-- Page text start --

In late 2003, Tatchell acted as a press spokesman for the launch of the Zimbabwe Freedom Movement, which claimed to be a clandestine group within Zimbabwe committed to overthrowing the Mugabe government by force. The civic action support group Sokwanele urged Tatchell to check his sources, speculating that it might have been by the Zimbabwe government to justify violent action. This speculation proved to be unfounded. The Mugabe regime dismissed the ZFM as a "hoax." However, two Central Intelligence Organization members were spotted and turned away from the ZFM launch, as shown in the film "Peter Tatchell: Just who does he think he is?" by Max Barber.

South Africa

Following a protest against the ANC, Tatchell described himself as a long-time anti-apartheid activist, in an essay for the book 'sex and politics in South Africa', he claimed that his lobbying of the ANC in 1987 contributed to it renouncing homophobia and making its first public commitment to lesbian and gay human rights and that in 1989 and 1990, he helped persuade the ANC to include a ban on anti-gay discrimination in the post-apartheid constitution
After Tachell was named as one of the UKs most "hate filled bigots" in the 'Desi Express' newspaper, Aaron Saeed, Muslim Affairs spokesperson for the gay human rights group OutRage!, claimed that Tatchell was involved in the anti-apartheid movement for over 20 years.

Gaza and the West Bank

In a tweet condemning the Palestinian Authority, Tatchell describes himself as a long-term supporter of Palestine. In May 2004, he and a dozen other lesbians and gay men from OutRage! and the Queer Youth Alliance joined a London demonstration organised by the Palestine Solidarity Campaign. Their placards read "Israel: stop persecuting Palestine! Palestine: stop persecuting queers!". Tatchell claims that others present accused him of being a Mossad agent sent to disrupt the march, of being a racist or a Zionist, a supporter of Ariel Sharon or an agent of the Central Intelligence Agency or MI5. Tatchell has written a number of articles in The Guardian on the issue.

-- Page text end --
-- Material provided start --

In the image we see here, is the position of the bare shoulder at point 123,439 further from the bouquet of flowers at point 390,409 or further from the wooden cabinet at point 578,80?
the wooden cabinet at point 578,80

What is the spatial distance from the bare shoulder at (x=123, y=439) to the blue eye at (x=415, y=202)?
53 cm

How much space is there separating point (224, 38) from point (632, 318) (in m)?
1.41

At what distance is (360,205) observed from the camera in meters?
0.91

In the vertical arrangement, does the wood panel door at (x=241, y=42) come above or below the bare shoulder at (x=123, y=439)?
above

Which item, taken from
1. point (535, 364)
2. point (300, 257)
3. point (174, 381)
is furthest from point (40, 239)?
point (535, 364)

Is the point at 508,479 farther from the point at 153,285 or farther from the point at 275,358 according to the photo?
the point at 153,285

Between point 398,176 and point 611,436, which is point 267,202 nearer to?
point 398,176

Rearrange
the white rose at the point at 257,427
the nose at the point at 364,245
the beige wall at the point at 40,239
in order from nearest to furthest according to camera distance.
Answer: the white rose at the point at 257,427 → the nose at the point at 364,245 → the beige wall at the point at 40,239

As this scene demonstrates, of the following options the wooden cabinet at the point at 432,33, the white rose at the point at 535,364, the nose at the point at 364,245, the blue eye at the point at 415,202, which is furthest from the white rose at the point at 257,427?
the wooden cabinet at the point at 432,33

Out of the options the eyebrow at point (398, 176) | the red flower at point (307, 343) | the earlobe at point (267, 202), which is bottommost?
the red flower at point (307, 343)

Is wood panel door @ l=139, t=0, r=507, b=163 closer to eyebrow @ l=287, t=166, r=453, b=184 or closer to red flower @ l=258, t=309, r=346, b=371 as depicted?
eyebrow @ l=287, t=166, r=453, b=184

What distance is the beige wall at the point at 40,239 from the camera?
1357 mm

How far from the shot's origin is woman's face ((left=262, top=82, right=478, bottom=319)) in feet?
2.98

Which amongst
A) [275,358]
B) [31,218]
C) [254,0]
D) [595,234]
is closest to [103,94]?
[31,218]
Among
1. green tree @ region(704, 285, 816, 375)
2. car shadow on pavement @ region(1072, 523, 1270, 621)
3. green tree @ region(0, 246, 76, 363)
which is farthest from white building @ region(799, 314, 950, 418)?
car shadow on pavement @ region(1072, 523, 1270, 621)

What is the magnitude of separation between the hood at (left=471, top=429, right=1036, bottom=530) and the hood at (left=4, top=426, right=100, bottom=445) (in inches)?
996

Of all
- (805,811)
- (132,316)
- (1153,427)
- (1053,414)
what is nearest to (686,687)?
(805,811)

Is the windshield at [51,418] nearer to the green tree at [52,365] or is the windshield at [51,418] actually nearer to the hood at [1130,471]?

-- Material provided end --

- Objectives -
**A)** Please rewrite the records starting at the line containing "Out of the options" and ending at the end of the records, replacing "green tree" with "leafy tree" and changing nothing else.
**B)** Write the next part of the text on Peter Tatchell's activism, picking up after its final sentence.

- Answers -
**A)**
Out of the options the eyebrow at point (398, 176) | the red flower at point (307, 343) | the earlobe at point (267, 202), which is bottommost?
the red flower at point (307, 343)

Is wood panel door @ l=139, t=0, r=507, b=163 closer to eyebrow @ l=287, t=166, r=453, b=184 or closer to red flower @ l=258, t=309, r=346, b=371 as depicted?
eyebrow @ l=287, t=166, r=453, b=184

What distance is the beige wall at the point at 40,239 from the camera?
1357 mm

How far from the shot's origin is woman's face ((left=262, top=82, right=478, bottom=319)) in feet?
2.98

Which amongst
A) [275,358]
B) [31,218]
C) [254,0]
D) [595,234]
is closest to [103,94]?
[31,218]
Among
1. leafy tree @ region(704, 285, 816, 375)
2. car shadow on pavement @ region(1072, 523, 1270, 621)
3. leafy tree @ region(0, 246, 76, 363)
which is farthest from white building @ region(799, 314, 950, 418)?
car shadow on pavement @ region(1072, 523, 1270, 621)

What is the magnitude of separation between the hood at (left=471, top=429, right=1036, bottom=530) and the hood at (left=4, top=426, right=100, bottom=445) (in inches)?
996

Of all
- (805,811)
- (132,316)
- (1153,427)
- (1053,414)
what is nearest to (686,687)?
(805,811)

Is the windshield at [51,418] nearer to the leafy tree at [52,365] or is the windshield at [51,418] actually nearer to the hood at [1130,471]?

**B)**
2008 Olympics

In April 2008, Tatchell attempted to disrupt the procession of the Olympic torch though London. As a protest against China's human rights record he stood in front of the bus carrying the torch along Oxford Street while carrying a placard calling on Beijing to "Free Tibet, Free Hu Jia". Tatchell was taken away by police but was not charged. In an interview Tatchell called on the world to boycott the opening ceremony of the Olympics, or to take other visible action.

Iran

Tatchell is a critic of capital punishment in Iran. Within Iran, the criminal code has parts based on sharia, and punishments are prescribed for zina offenses, including consensual sexual relations between same-sex partners. Iranian members of parliament publicly support the death penalty for homosexuality. Iran is a signatory to the Convention on the Rights of the Child which forbids the execution of juveniles, however, Iran kills juvenile offenders.
In 2005, Iran executed two teenage boys, Mahmoud Asgari and Ayaz Marhoni, aged 16 and 18. The Iranian government, and Iranian state media, reported that the pair were executed for raping a 13-year-old boy at knifepoint. Tatchell argued that Iran has a history of arresting political activists on false charges and extracting false confessions from death penalty convicts, and declared that he believed the original crime was consensual sex between the two, which is illegal in Iran. Tatchell reiterated his long-standing view that Iran is an "Islamo-fascist state". He argued that information from Iranian exile groups with contacts inside Iran was that the teenagers were a secret gay party before they were arrested.
International human rights groups Amnesty International and Human Rights Watch preferred campaigners to focus on the Convention on the Rights of the Child violations rather than the weak allegation of a connection to gay sex.
Faisal Alam, founder of American Gay Muslim group Al-Fatiha, argued in the magazine Queer that Iran was condemned before the facts were certain, and in 2003 the United Nations Committee Against Torture noted that "from different and reliable sources that there currently is no active policy of prosecution of charges of homosexuality in Iran".

Russia

Tatchell has written articles condemning the Russian LGBT propaganda law. In 2014 Tatchell protested Valery Gergiev's support for Vladimir Putin.
Tatchell protested the 2014 Winter Olympics in Sochi over the gay rights stance of Russia, comparing the event to the 1936 Olympics in Berlin.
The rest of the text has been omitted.